■ Try it: In the copy, keep every record exact and leave out all images.

■ Given records:
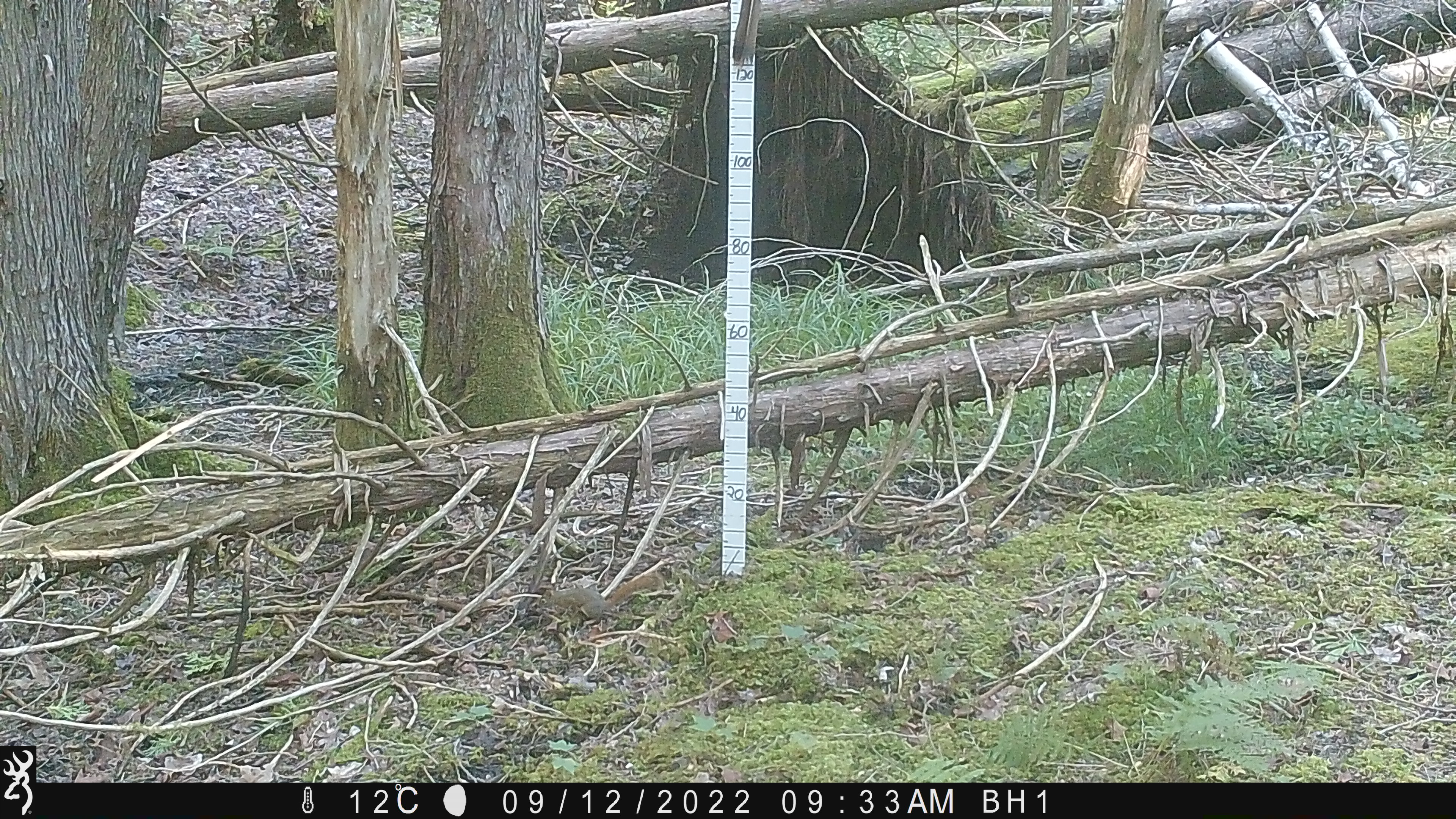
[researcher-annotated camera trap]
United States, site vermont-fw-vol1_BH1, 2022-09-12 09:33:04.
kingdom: Animalia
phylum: Chordata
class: Mammalia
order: Rodentia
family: Sciuridae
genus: Tamiasciurus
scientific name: Tamiasciurus hudsonicus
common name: red squirrel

■ Output of the exercise:
[researcher-annotated camera trap]
United States, site vermont-fw-vol1_BH1, 2022-09-12 09:33:04.
kingdom: Animalia
phylum: Chordata
class: Mammalia
order: Rodentia
family: Sciuridae
genus: Tamiasciurus
scientific name: Tamiasciurus hudsonicus
common name: red squirrel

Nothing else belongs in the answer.